═══ AVAILABLE DATA
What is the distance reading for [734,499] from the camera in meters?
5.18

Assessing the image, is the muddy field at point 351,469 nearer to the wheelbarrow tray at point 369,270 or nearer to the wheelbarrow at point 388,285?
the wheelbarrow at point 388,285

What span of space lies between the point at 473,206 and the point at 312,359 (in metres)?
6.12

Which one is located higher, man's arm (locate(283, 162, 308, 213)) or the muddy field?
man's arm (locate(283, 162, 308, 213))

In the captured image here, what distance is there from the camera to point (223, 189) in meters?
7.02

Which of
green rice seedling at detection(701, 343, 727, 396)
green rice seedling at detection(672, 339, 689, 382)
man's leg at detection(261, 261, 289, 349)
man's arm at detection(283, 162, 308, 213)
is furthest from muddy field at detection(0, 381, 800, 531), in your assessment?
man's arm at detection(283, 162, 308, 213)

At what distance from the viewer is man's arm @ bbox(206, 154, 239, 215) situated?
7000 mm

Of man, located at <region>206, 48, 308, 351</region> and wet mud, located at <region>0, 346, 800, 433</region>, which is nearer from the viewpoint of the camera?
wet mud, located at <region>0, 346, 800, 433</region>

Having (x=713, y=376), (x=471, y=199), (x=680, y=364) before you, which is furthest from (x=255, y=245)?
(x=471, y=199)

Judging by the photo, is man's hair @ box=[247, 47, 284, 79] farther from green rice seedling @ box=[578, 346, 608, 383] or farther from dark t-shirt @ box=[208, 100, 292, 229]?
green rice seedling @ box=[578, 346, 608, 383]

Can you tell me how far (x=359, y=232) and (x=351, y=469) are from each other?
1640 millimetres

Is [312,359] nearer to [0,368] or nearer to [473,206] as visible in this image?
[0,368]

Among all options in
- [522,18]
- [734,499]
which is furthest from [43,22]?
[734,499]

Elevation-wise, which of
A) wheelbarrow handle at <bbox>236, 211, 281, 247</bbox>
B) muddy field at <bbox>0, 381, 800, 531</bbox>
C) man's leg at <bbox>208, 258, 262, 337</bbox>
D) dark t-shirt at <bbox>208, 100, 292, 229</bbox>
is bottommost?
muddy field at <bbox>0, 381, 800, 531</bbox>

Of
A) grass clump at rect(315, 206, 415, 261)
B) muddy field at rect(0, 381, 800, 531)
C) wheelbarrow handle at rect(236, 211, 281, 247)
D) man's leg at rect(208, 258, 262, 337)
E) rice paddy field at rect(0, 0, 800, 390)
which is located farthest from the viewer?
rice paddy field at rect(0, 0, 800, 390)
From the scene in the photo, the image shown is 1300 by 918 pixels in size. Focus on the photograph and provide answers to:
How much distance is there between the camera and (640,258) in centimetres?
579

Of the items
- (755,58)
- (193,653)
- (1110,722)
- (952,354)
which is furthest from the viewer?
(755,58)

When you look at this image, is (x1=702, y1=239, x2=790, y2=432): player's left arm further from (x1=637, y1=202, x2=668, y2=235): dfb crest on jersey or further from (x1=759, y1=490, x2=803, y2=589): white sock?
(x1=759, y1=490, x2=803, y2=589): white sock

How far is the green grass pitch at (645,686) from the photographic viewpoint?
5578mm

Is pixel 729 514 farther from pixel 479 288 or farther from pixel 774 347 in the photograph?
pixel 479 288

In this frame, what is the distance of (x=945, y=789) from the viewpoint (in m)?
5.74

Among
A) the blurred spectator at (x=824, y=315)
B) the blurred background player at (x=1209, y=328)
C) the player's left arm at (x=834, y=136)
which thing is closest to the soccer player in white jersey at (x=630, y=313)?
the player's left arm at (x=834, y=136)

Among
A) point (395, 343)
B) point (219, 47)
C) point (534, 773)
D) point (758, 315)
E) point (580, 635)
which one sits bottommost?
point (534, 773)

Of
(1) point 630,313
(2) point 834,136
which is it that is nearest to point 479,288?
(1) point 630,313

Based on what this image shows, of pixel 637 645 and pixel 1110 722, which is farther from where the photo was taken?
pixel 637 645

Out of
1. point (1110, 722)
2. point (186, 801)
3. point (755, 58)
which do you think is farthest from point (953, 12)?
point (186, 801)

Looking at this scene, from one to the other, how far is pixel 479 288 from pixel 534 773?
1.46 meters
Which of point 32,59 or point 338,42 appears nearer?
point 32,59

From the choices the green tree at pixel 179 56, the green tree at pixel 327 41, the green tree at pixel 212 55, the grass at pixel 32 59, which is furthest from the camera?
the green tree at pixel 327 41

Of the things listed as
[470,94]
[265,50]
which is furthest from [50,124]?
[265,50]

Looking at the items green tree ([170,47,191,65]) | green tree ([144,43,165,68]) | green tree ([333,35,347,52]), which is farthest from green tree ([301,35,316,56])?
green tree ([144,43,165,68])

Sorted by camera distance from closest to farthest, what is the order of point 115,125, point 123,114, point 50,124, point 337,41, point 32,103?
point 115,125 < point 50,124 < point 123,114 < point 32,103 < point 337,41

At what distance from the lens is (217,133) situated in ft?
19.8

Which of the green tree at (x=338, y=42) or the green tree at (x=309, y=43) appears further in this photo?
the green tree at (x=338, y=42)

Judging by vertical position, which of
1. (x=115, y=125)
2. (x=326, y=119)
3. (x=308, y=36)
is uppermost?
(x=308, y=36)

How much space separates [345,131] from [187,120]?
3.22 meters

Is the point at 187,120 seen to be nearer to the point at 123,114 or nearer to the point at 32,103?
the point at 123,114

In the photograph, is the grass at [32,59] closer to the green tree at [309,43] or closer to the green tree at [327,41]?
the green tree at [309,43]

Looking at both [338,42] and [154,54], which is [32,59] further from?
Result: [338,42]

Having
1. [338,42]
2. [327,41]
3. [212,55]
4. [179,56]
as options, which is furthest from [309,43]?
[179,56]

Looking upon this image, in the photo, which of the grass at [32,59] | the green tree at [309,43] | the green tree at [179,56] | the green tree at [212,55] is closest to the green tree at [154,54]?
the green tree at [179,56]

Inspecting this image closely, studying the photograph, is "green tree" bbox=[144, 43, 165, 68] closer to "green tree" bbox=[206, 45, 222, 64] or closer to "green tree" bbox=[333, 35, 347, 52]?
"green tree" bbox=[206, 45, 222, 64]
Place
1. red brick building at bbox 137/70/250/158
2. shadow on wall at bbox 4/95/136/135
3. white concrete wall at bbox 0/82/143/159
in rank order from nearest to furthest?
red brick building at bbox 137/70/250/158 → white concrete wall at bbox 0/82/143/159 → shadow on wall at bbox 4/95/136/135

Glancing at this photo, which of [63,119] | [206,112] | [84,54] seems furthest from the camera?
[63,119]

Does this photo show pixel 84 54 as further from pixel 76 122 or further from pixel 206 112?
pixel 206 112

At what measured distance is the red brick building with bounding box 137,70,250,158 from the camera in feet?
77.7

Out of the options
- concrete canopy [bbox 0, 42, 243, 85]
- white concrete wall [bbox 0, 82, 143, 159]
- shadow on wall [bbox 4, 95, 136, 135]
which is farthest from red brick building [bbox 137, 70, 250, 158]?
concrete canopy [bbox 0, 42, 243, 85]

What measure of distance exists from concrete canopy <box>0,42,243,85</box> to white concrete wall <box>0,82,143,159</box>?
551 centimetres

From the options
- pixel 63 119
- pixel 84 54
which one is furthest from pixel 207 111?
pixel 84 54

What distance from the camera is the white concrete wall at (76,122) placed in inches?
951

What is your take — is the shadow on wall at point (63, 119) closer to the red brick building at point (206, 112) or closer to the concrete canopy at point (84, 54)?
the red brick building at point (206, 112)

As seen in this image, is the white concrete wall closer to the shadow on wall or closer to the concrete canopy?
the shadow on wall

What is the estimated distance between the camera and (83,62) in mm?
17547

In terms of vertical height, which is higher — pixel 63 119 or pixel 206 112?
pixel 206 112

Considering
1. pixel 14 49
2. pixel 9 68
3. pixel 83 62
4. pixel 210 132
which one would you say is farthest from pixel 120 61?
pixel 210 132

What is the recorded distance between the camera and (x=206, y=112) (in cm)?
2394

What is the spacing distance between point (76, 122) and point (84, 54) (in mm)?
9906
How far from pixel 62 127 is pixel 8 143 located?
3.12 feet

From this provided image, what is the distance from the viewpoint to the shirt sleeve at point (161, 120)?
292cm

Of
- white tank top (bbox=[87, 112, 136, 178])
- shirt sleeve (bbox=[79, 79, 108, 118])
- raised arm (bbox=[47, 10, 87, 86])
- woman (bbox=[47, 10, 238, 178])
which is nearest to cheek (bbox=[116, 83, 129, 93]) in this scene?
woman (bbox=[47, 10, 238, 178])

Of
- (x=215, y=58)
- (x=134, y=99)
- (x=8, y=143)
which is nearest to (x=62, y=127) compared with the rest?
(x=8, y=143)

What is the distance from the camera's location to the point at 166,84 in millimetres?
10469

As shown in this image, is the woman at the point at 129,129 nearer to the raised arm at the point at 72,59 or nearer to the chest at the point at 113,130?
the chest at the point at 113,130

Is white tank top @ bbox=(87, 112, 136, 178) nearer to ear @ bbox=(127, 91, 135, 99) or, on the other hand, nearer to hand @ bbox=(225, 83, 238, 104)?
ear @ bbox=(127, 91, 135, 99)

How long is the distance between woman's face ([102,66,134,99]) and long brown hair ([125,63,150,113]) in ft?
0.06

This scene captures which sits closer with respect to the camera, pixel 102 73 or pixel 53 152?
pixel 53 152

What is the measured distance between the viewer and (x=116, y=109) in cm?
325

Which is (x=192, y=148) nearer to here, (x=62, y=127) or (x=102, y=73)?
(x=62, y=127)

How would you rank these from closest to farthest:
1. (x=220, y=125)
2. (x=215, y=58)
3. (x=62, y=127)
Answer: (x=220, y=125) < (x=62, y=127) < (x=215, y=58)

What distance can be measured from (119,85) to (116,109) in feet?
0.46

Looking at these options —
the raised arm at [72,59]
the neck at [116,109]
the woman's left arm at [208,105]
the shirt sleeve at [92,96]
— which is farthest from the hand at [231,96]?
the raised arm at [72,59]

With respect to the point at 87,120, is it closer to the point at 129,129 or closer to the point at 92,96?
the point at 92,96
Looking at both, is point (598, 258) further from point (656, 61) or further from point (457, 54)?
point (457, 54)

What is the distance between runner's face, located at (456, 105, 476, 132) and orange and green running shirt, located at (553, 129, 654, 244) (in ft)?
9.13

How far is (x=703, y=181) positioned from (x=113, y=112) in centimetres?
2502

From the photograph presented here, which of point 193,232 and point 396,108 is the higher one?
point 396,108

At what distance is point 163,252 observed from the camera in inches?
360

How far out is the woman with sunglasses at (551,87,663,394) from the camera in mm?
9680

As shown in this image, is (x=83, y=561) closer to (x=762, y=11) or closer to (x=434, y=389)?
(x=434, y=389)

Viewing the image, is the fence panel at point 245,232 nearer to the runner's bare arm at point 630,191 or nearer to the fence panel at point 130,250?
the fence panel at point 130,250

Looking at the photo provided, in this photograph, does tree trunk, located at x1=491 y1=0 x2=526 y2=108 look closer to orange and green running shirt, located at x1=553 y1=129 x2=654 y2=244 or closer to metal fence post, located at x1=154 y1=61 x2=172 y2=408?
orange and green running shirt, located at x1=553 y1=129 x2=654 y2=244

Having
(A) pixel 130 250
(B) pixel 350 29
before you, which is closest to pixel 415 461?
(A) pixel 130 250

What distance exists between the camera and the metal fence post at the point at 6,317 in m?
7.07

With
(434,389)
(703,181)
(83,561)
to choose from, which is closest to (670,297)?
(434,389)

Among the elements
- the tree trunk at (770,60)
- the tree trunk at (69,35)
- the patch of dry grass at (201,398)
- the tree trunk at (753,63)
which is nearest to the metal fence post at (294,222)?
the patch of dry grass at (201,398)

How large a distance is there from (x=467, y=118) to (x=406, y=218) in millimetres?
══════
TASK GOAL
Give back exactly the lines running from the line containing "With respect to the point" through the end of the material above, both included, and nothing beyond them.

SOLUTION TO THIS PROBLEM
With respect to the point at 87,120, is it closer to the point at 129,129 or closer to the point at 92,96?
the point at 92,96
Looking at both, is point (598, 258) further from point (656, 61) or further from point (457, 54)?
point (457, 54)

What is the distance between runner's face, located at (456, 105, 476, 132) and orange and green running shirt, located at (553, 129, 654, 244) (in ft)?
9.13

How far is (x=703, y=181) positioned from (x=113, y=112) in centimetres?
2502

From the photograph presented here, which of point 193,232 and point 396,108 is the higher one?
point 396,108

At what distance is point 163,252 observed from the camera in inches?
360

How far out is the woman with sunglasses at (551,87,663,394) from the camera in mm?
9680

As shown in this image, is (x=83, y=561) closer to (x=762, y=11) or closer to (x=434, y=389)?
(x=434, y=389)

Viewing the image, is the fence panel at point 245,232 nearer to the runner's bare arm at point 630,191 or nearer to the fence panel at point 130,250?
the fence panel at point 130,250

Looking at the photo provided, in this photograph, does tree trunk, located at x1=491 y1=0 x2=526 y2=108 look closer to orange and green running shirt, located at x1=553 y1=129 x2=654 y2=244 or closer to metal fence post, located at x1=154 y1=61 x2=172 y2=408?
orange and green running shirt, located at x1=553 y1=129 x2=654 y2=244

Having
(A) pixel 130 250
(B) pixel 350 29
before you, which is closest to pixel 415 461?
(A) pixel 130 250

What distance exists between the camera and the metal fence post at the point at 6,317 in m?
7.07

With
(434,389)
(703,181)
(83,561)
to choose from, which is closest to (670,297)?
(434,389)

Among the elements
- the tree trunk at (770,60)
- the tree trunk at (69,35)
- the patch of dry grass at (201,398)
- the tree trunk at (753,63)
which is nearest to the metal fence post at (294,222)?
the patch of dry grass at (201,398)

How large a distance is there from (x=467, y=118) to (x=406, y=218) in millimetres?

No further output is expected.